[Problem description]
Give back an exact copy of the lines below, from the first through the line with "common name: blue wildebeest"; please stop there.

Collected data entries
- - -
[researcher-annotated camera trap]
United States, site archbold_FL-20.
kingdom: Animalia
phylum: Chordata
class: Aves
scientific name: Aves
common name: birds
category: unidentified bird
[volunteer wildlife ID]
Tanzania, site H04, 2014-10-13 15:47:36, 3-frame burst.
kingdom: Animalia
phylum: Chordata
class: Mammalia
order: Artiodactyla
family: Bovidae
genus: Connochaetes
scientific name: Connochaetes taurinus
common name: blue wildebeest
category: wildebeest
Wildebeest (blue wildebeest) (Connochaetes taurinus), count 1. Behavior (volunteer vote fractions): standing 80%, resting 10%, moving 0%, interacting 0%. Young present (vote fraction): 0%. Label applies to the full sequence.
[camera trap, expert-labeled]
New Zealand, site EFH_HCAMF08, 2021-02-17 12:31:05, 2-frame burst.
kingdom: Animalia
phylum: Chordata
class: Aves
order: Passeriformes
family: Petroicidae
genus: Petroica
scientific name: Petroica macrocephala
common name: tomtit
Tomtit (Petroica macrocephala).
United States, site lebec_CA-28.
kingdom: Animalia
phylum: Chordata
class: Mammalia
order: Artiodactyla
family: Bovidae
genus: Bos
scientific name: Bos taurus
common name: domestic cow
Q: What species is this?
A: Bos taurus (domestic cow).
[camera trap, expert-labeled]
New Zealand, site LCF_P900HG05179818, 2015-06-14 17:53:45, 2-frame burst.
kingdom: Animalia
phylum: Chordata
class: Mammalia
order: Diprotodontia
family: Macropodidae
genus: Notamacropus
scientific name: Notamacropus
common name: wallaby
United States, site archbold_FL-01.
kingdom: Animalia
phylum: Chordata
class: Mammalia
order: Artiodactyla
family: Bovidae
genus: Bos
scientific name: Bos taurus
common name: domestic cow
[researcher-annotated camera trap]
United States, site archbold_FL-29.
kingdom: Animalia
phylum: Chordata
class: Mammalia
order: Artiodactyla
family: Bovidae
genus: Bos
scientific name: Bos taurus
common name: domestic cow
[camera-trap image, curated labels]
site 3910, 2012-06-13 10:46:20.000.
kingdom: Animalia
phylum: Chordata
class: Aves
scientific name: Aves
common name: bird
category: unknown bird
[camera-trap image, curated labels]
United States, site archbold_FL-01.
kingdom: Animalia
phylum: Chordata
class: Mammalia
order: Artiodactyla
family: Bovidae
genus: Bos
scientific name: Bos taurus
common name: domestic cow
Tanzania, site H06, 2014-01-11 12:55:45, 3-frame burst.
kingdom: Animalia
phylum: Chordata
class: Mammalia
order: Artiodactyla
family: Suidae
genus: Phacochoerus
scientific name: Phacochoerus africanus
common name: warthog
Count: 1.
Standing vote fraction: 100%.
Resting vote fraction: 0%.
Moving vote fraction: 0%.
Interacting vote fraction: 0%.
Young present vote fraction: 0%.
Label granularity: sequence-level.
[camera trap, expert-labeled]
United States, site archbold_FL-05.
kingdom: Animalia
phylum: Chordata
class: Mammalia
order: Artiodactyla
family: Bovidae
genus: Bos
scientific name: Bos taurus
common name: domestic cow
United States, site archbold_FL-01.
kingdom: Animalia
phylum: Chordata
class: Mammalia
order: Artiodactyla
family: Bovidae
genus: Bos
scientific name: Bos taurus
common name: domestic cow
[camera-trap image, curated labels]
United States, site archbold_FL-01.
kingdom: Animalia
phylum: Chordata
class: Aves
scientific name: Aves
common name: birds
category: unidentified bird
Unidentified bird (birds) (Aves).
- - -
[Response area]
[researcher-annotated camera trap]
United States, site archbold_FL-20.
kingdom: Animalia
phylum: Chordata
class: Aves
scientific name: Aves
common name: birds
category: unidentified bird
[volunteer wildlife ID]
Tanzania, site H04, 2014-10-13 15:47:36, 3-frame burst.
kingdom: Animalia
phylum: Chordata
class: Mammalia
order: Artiodactyla
family: Bovidae
genus: Connochaetes
scientific name: Connochaetes taurinus
common name: blue wildebeest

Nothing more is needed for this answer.